What you should do:
Retype every one of the entries below word for word, keeping only the text and leaving out the pictures.

Source data:
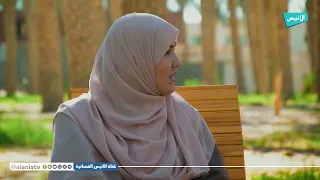 سرّ العتق في العشر الأواخر: هل أنت مستعد؟ 20| أحلى حياة ج02 | أ. مريم بزي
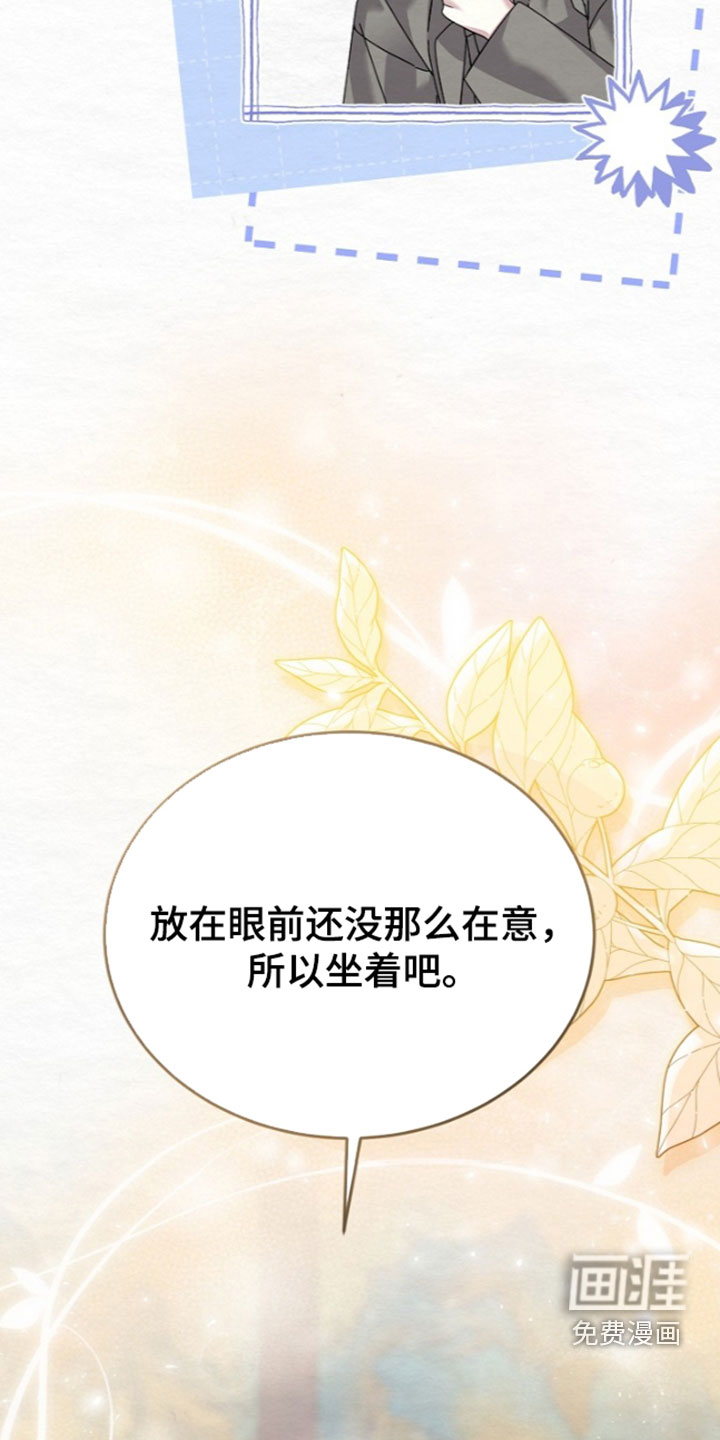 第100话33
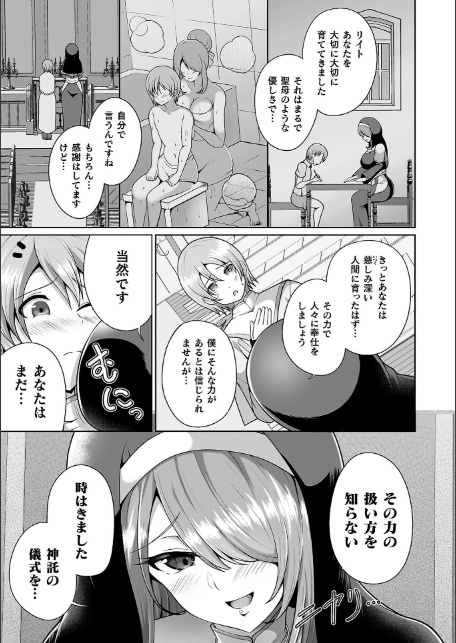 ミラクルオラクルサービス―異世界のお姉さん達に搾り取られるっ！―-5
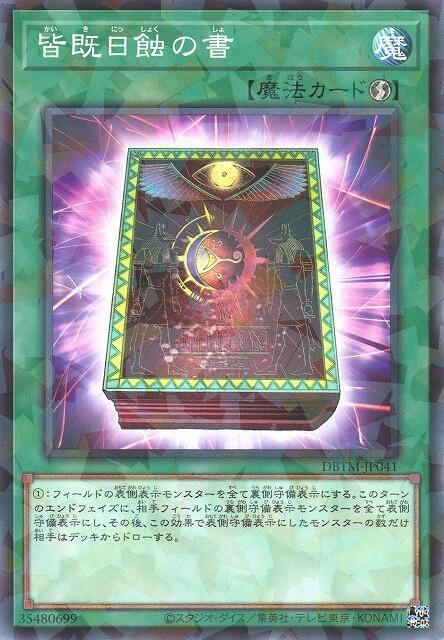 DBTM-JP041 SD39-JP027 TDGS-JP062 日全蝕之書 (普鑽)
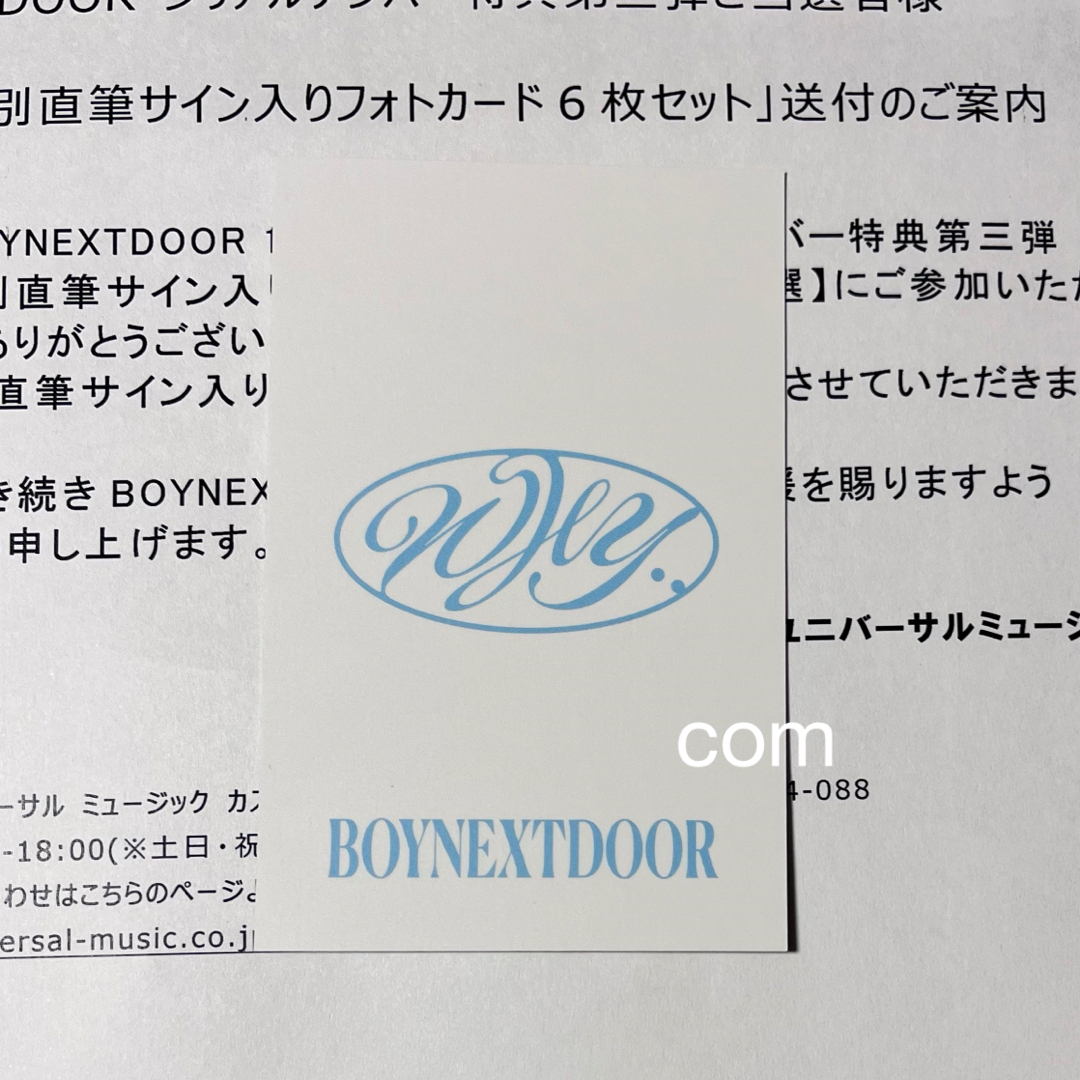 BOYNEXTDOOR テサン サイン トレカ フォトカード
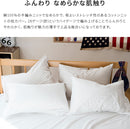 プレインニット ピローケース Mサイズ （封筒式）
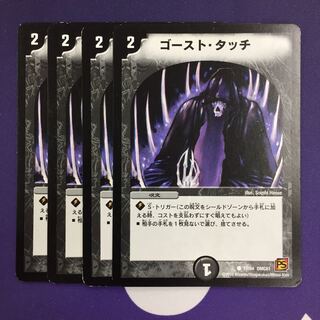 ゴースト・タッチ C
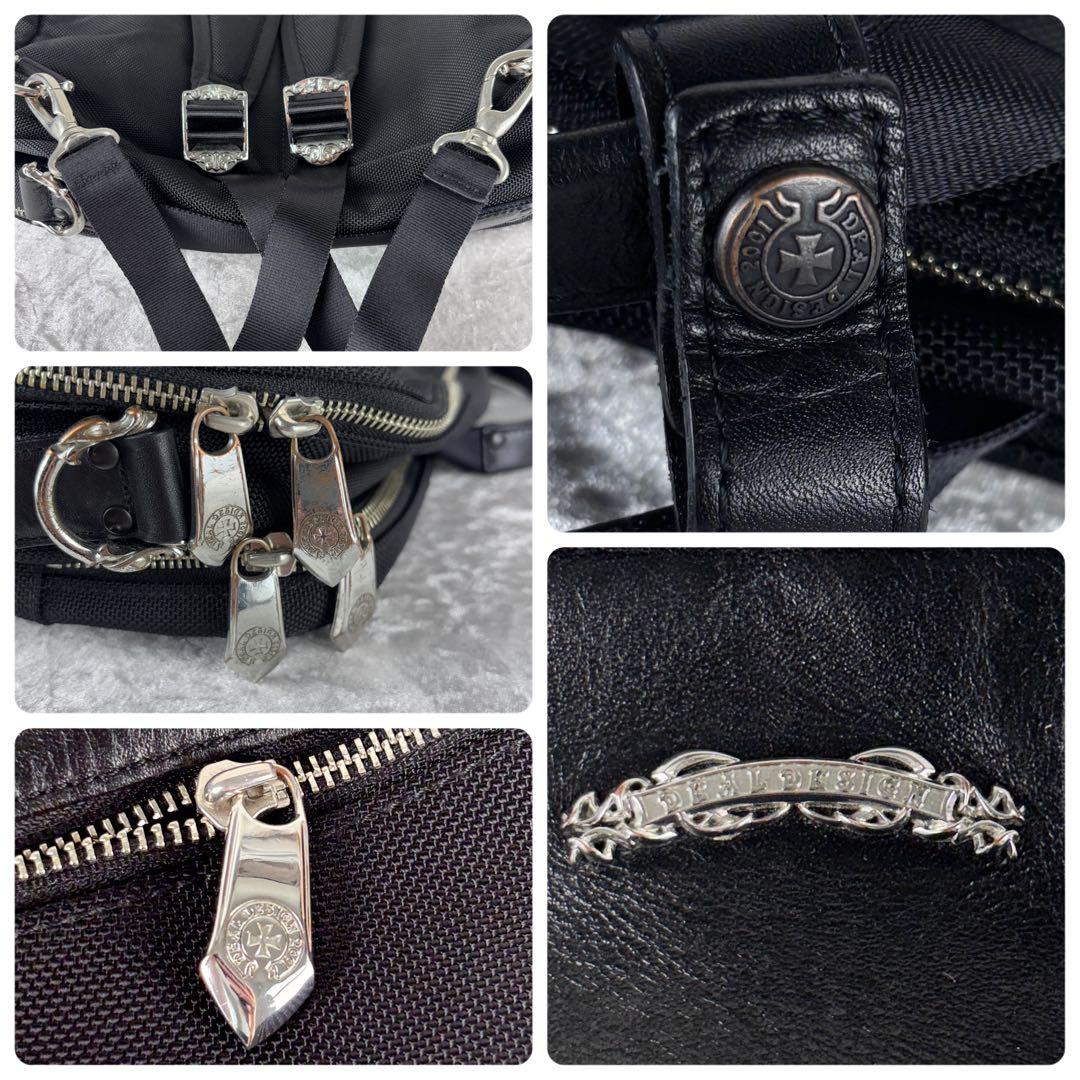 希少 廃盤 ディールデザイン 2way ブリーフケース ビジネスバッグ 925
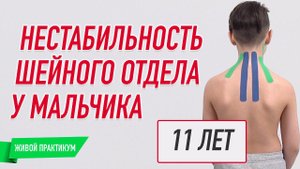 ✅ ЖИВОЙ ПРИЕМ  НЕСТАБИЛЬНОСТЬ ШЕЙНОГО ОТДЕЛА У МАЛЬЧИКА / 11 лет / Валентин Гайт | BBALANCE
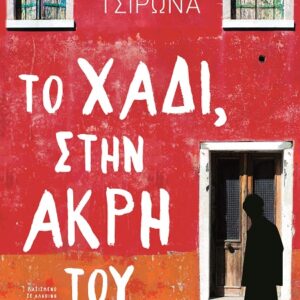 287629.jpg Το χάδι, στην άκρη του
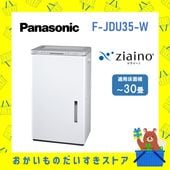 パナソニック ジアイ―ノ ziaino 30畳 FJDU35W F-JDU35-W 空気清浄機 加湿器 除菌 消臭 Panasonic  次亜塩素酸 空間除菌脱臭機 コンパクトタイプ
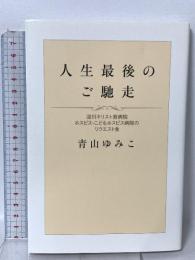 人生最後のご馳走 淀川キリスト教病院ホスピス・こどもホスピス病院のリクエスト食 幻冬舎 青山 ゆみこ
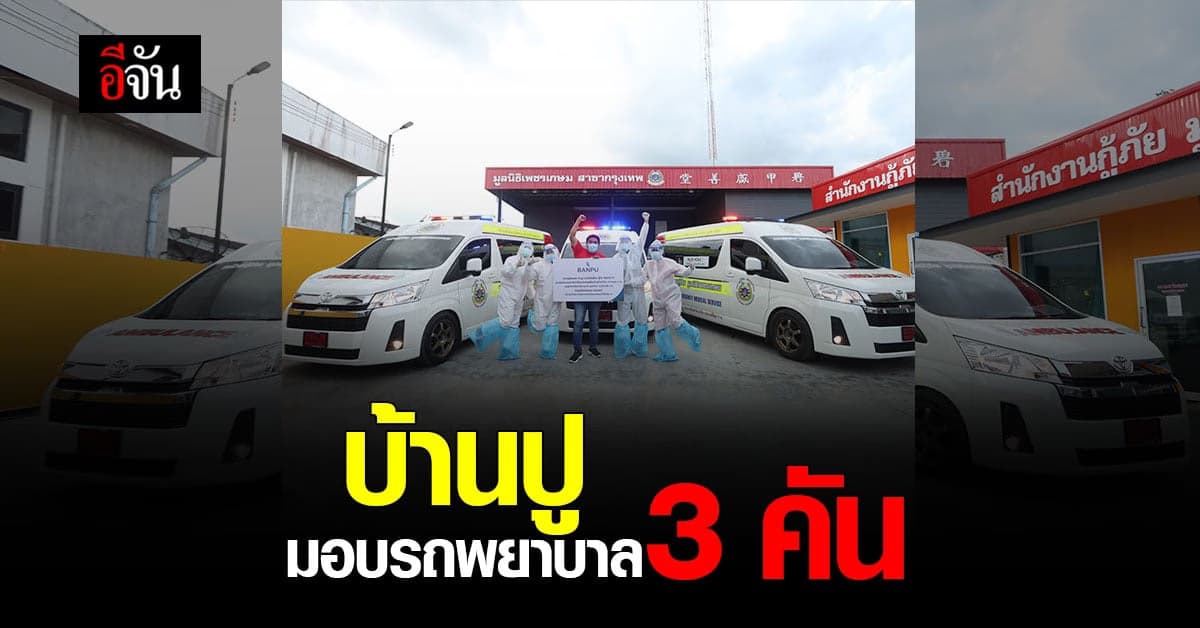 บ้านปู ตอบโต้โควิด มอบรถพยาบาล 3 คัน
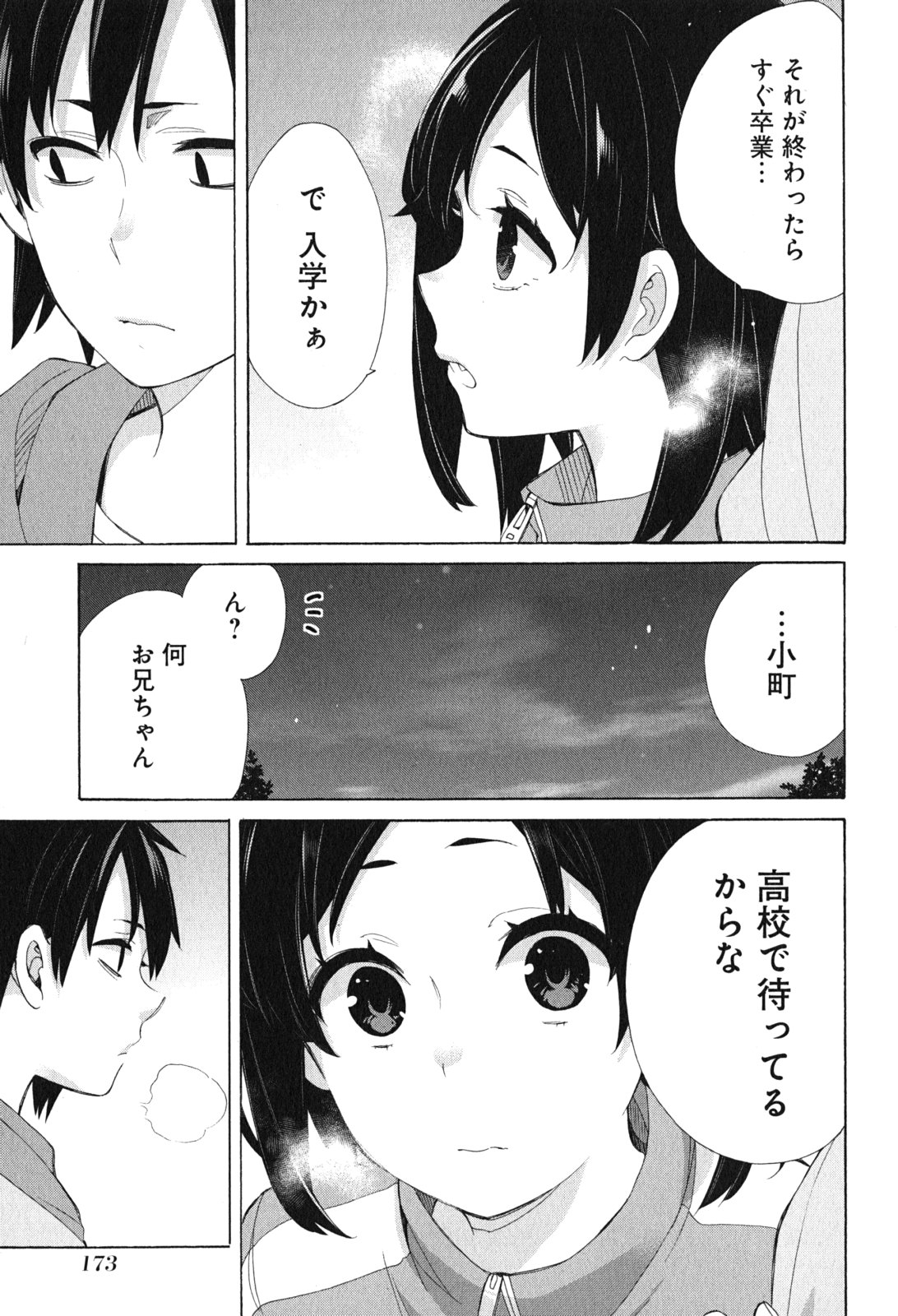 やはり俺の青春ラブコメはまちがっている。 -妄言録- 第53.5話 - Page 13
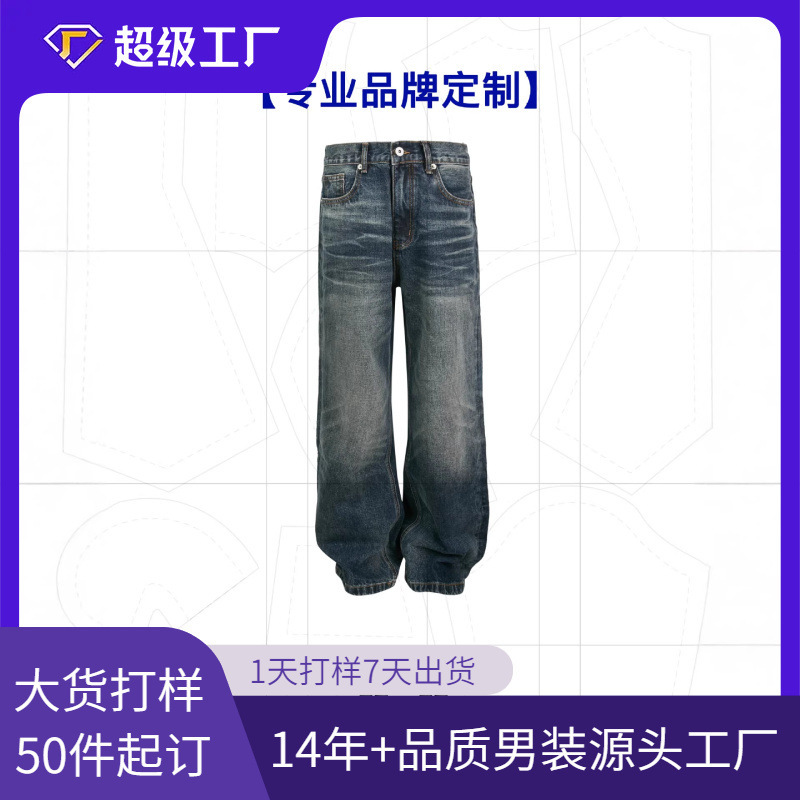 Yishengyi Custom Jeans Vintage Washed Distressed Whiskered Open-Crotch Long Pants Color Change Label Patch Loose Fit Yishengyi Custom Jeans Vintage Washed Distressed Whiskered Open-Crotch Long Pants Color Change Label Patch Loose Fit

Solution to the problem:
 سرّ العتق في العشر الأواخر: هل أنت مستعد؟ 20| أحلى حياة ج02 | أ. مريم بزي
 第100话33
 ミラクルオラクルサービス―異世界のお姉さん達に搾り取られるっ！―-5
 DBTM-JP041 SD39-JP027 TDGS-JP062 日全蝕之書 (普鑽)
 BOYNEXTDOOR テサン サイン トレカ フォトカード
 プレインニット ピローケース Mサイズ （封筒式）
 ゴースト・タッチ C
 希少 廃盤 ディールデザイン 2way ブリーフケース ビジネスバッグ 925
 ✅ ЖИВОЙ ПРИЕМ  НЕСТАБИЛЬНОСТЬ ШЕЙНОГО ОТДЕЛА У МАЛЬЧИКА / 11 лет / Валентин Гайт | BBALANCE
 287629.jpg Το χάδι, στην άκρη του
 パナソニック ジアイ―ノ ziaino 30畳 FJDU35W F-JDU35-W 空気清浄機 加湿器 除菌 消臭 Panasonic  次亜塩素酸 空間除菌脱臭機 コンパクトタイプ
 人生最後のご馳走 淀川キリスト教病院ホスピス・こどもホスピス病院のリクエスト食 幻冬舎 青山 ゆみこ
 บ้านปู ตอบโต้โควิด มอบรถพยาบาล 3 คัน
 やはり俺の青春ラブコメはまちがっている。 -妄言録- 第53.5話 - Page 13
 Yishengyi Custom Jeans Vintage Washed Distressed Whiskered Open-Crotch Long Pants Color Change Label Patch Loose Fit Yishengyi Custom Jeans Vintage Washed Distressed Whiskered Open-Crotch Long Pants Color Change Label Patch Loose Fit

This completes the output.